§ **List of tasks**:
**a.** According to the post commenting on the EU's draft AI ethics guidelines, by how many hours was the deadline for comments missed?
**b.** Summarize the post commenting on the EU's draft AI ethics guidelines in two sentences.
**c.** Write what comes next in the post commenting on the EU's draft AI ethics guidelines, picking up after its last sentence.

§ **Text**:
My comments/critiques on the EU's High Level Expert Group on AI's "ethical guidelines"

I managed to screw up and miss the deadline for comments on the Draft AI Ethics Guidelines For Trustworthy AI by the EU's High Level Expert Group on AI by 24 hours, and my comments weren't included in the 500+ in the datadump that came out yesterday, so I'm blogging them here.



Dear Colleagues,

General comments:
I know several of you invited me to be on the AI HLEG and I have regretted reneging on my promise to do so, but the time was not available last summer. I appreciate the effort you have all put in. Can I say that despite the length of my comment, I am very happy with your effort so far, and encouraged by the direction you are taking this project.

There are however a few critical points overlooked.

The most critical thing you have overlooked is that, as you say, it is humans that are responsible. Therefore, it is humans that must be accountable. Your discussion of accountability is excellent but overly limited. We need logs not only of systems, but of system development, so we can attribute clear human responsibility. If organisations cannot prove due diligence in their development & operation of AI (devop) they should be held liable for any damage it causes. This is a basic legal principle that not only makes us safer, but resolves some of the conundrums your present text gets into when it demands intractable or impractical technical requirements. Liability is the right means to regulate this, and is the best means to ensure that organisations behave as responsibly as their product is dangerous.  This affects a great deal of the document, but can be fixed fairly simply at each point.

The second most critical thing is the definition of AI The current definition creates an arbitrary threshold that companies can try to duck. You should embrace anything that generates action from perception as intelligence, and talk about proportionality -- the more intelligent the more important these rules, but you can never duck responsibility by saying your system is "just algorithmic" or something. This is only a problem in the introduction / glossary, but it's critically important. Also, related to this, not all adherence to these guidelines should be voluntary. Some of them are of critical importance and like GDPR should determine what can be operated on European citizens.

The third most critical thing is the false belief that good practice can avoid bias. Many authors, notably Caliksan, Bryson & Narayanan (Science, 2017) have shown that even if you use all available data, you get bias, because society is biased. You get the same bias as society. Your document is largely right to say bias can be improved on with measurement, but there are several points that incorrectly say all bias comes from poor data choice.

§ **Supplied records**:
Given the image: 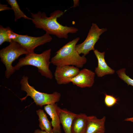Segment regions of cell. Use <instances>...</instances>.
<instances>
[{
    "label": "cell",
    "instance_id": "6da1fadb",
    "mask_svg": "<svg viewBox=\"0 0 133 133\" xmlns=\"http://www.w3.org/2000/svg\"><path fill=\"white\" fill-rule=\"evenodd\" d=\"M64 13L62 11L57 10L48 17L45 13L40 11L34 14L31 12V21L37 28L42 29L50 35H55L59 38L67 39L68 34L76 33L78 29L73 27L63 26L58 22L57 18Z\"/></svg>",
    "mask_w": 133,
    "mask_h": 133
},
{
    "label": "cell",
    "instance_id": "7a4b0ae2",
    "mask_svg": "<svg viewBox=\"0 0 133 133\" xmlns=\"http://www.w3.org/2000/svg\"><path fill=\"white\" fill-rule=\"evenodd\" d=\"M80 39L79 37H77L60 48L51 58V63L56 66H72L79 68L83 67L87 59L85 56H80L76 49Z\"/></svg>",
    "mask_w": 133,
    "mask_h": 133
},
{
    "label": "cell",
    "instance_id": "3957f363",
    "mask_svg": "<svg viewBox=\"0 0 133 133\" xmlns=\"http://www.w3.org/2000/svg\"><path fill=\"white\" fill-rule=\"evenodd\" d=\"M51 50L49 49L40 54L34 52L29 53L25 57L20 58L14 67L16 70H19L22 66L31 65L37 67L41 75L50 79L53 78V76L49 68L51 63L50 60L51 57Z\"/></svg>",
    "mask_w": 133,
    "mask_h": 133
},
{
    "label": "cell",
    "instance_id": "277c9868",
    "mask_svg": "<svg viewBox=\"0 0 133 133\" xmlns=\"http://www.w3.org/2000/svg\"><path fill=\"white\" fill-rule=\"evenodd\" d=\"M28 79L27 76L24 75L20 81L21 89L27 93L25 97L20 99L21 101L30 96L36 105L42 107L44 105L55 104L59 101L61 96L59 93L55 91L52 94H48L39 92L29 84Z\"/></svg>",
    "mask_w": 133,
    "mask_h": 133
},
{
    "label": "cell",
    "instance_id": "5b68a950",
    "mask_svg": "<svg viewBox=\"0 0 133 133\" xmlns=\"http://www.w3.org/2000/svg\"><path fill=\"white\" fill-rule=\"evenodd\" d=\"M28 53L18 43L14 41L0 50V61L6 67L5 75L6 78H9L16 71L12 65L13 62L21 55Z\"/></svg>",
    "mask_w": 133,
    "mask_h": 133
},
{
    "label": "cell",
    "instance_id": "8992f818",
    "mask_svg": "<svg viewBox=\"0 0 133 133\" xmlns=\"http://www.w3.org/2000/svg\"><path fill=\"white\" fill-rule=\"evenodd\" d=\"M107 30L106 28H100L96 24L92 23L85 40L76 46V49L78 53L80 54H82L85 56L90 51H94L95 50V45L100 36Z\"/></svg>",
    "mask_w": 133,
    "mask_h": 133
},
{
    "label": "cell",
    "instance_id": "52a82bcc",
    "mask_svg": "<svg viewBox=\"0 0 133 133\" xmlns=\"http://www.w3.org/2000/svg\"><path fill=\"white\" fill-rule=\"evenodd\" d=\"M52 39L50 35L46 33L41 36L37 37L17 34L14 41L17 42L29 53L34 52L36 48L49 42Z\"/></svg>",
    "mask_w": 133,
    "mask_h": 133
},
{
    "label": "cell",
    "instance_id": "ba28073f",
    "mask_svg": "<svg viewBox=\"0 0 133 133\" xmlns=\"http://www.w3.org/2000/svg\"><path fill=\"white\" fill-rule=\"evenodd\" d=\"M80 71L79 68L73 66H56L54 76L58 84H66L70 83V79L75 76Z\"/></svg>",
    "mask_w": 133,
    "mask_h": 133
},
{
    "label": "cell",
    "instance_id": "9c48e42d",
    "mask_svg": "<svg viewBox=\"0 0 133 133\" xmlns=\"http://www.w3.org/2000/svg\"><path fill=\"white\" fill-rule=\"evenodd\" d=\"M95 73L90 70L84 68L80 71L70 81L73 84L82 88L92 87L94 82Z\"/></svg>",
    "mask_w": 133,
    "mask_h": 133
},
{
    "label": "cell",
    "instance_id": "30bf717a",
    "mask_svg": "<svg viewBox=\"0 0 133 133\" xmlns=\"http://www.w3.org/2000/svg\"><path fill=\"white\" fill-rule=\"evenodd\" d=\"M60 108L57 103L44 106L45 110L51 119V122L53 133H61L59 115Z\"/></svg>",
    "mask_w": 133,
    "mask_h": 133
},
{
    "label": "cell",
    "instance_id": "8fae6325",
    "mask_svg": "<svg viewBox=\"0 0 133 133\" xmlns=\"http://www.w3.org/2000/svg\"><path fill=\"white\" fill-rule=\"evenodd\" d=\"M93 51L98 61V66L95 68V70L97 76L102 77L106 75L113 74L115 70L109 67L105 62V52H100L97 49Z\"/></svg>",
    "mask_w": 133,
    "mask_h": 133
},
{
    "label": "cell",
    "instance_id": "7c38bea8",
    "mask_svg": "<svg viewBox=\"0 0 133 133\" xmlns=\"http://www.w3.org/2000/svg\"><path fill=\"white\" fill-rule=\"evenodd\" d=\"M106 117L98 119L95 116H88L87 127L85 133H98L105 131Z\"/></svg>",
    "mask_w": 133,
    "mask_h": 133
},
{
    "label": "cell",
    "instance_id": "4fadbf2b",
    "mask_svg": "<svg viewBox=\"0 0 133 133\" xmlns=\"http://www.w3.org/2000/svg\"><path fill=\"white\" fill-rule=\"evenodd\" d=\"M77 115L66 108H60L59 115L60 123L65 133H71V127L72 122Z\"/></svg>",
    "mask_w": 133,
    "mask_h": 133
},
{
    "label": "cell",
    "instance_id": "5bb4252c",
    "mask_svg": "<svg viewBox=\"0 0 133 133\" xmlns=\"http://www.w3.org/2000/svg\"><path fill=\"white\" fill-rule=\"evenodd\" d=\"M87 116L84 113L77 114L71 127V133H85L87 123Z\"/></svg>",
    "mask_w": 133,
    "mask_h": 133
},
{
    "label": "cell",
    "instance_id": "9a60e30c",
    "mask_svg": "<svg viewBox=\"0 0 133 133\" xmlns=\"http://www.w3.org/2000/svg\"><path fill=\"white\" fill-rule=\"evenodd\" d=\"M36 112L38 117L39 127L41 130L47 133H53L51 122L49 121L43 110L40 109Z\"/></svg>",
    "mask_w": 133,
    "mask_h": 133
},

§ **Responses per task**:
**a.** 24 hours.

**b.** Having missed the deadline for comments on the EU High Level Expert Group's draft AI ethics guidelines, the author posts the comments on a blog, praising the group's effort so far. The comments name three critical points: humans must be held accountable through logs of system development and liability, the definition of AI should not let companies duck responsibility, and bias cannot be avoided by good practice alone because society itself is biased.

**c.**
A fourth critical thing is a type of error: believing that it is possible to operate in absolutes about intractable aspects of AI. This document is better at most for AI in mentioning proportionality and the iterative (and therefore probabilistic) nature of legal procedures, but it sometimes still asserts that things must never happen when in fact we cannot make such guarantees, we can only mandate best practice be demonstrated.

I've included a mark up of the document because there were many minor errors, please see attached. My notations are colour-coded, apologies if anyone reading this is colour blind.

  • red are corrections, often not mentioned in typed document e.g. English errors.
  • green is great stuff I wanted to highlight for myself to find later & quote
  • purple is extra explanation, when using the same colour would be confusing
  • blue are notes to myself, the outline for the typed comments below.
I quote your text, boldfacing insertions and corrections, note sometimes there are also deletions.

  1. Introduction (p2) Unlike the rest of the document, the introduction is overly positive. The next sentence after "It presents a great opportunity" should be "But also great threats to social order and human dignity." or something similar.
  2. again, this is too qualified & optimistic, especially for the intro.  "...AI gives rise to risks that need to be addressed and managed. We must follow a road that both maximises the benefits of AI and minimises the risks..."
  3. "Trustworthy AI has three components... 3) it must support sufficient transparency for human accountability to be maintained."
  4. AI is not the moral actor. "principles and values companies deploying AI should comply with."
  5. (p3) "Trustworthy AI made or used in Europe"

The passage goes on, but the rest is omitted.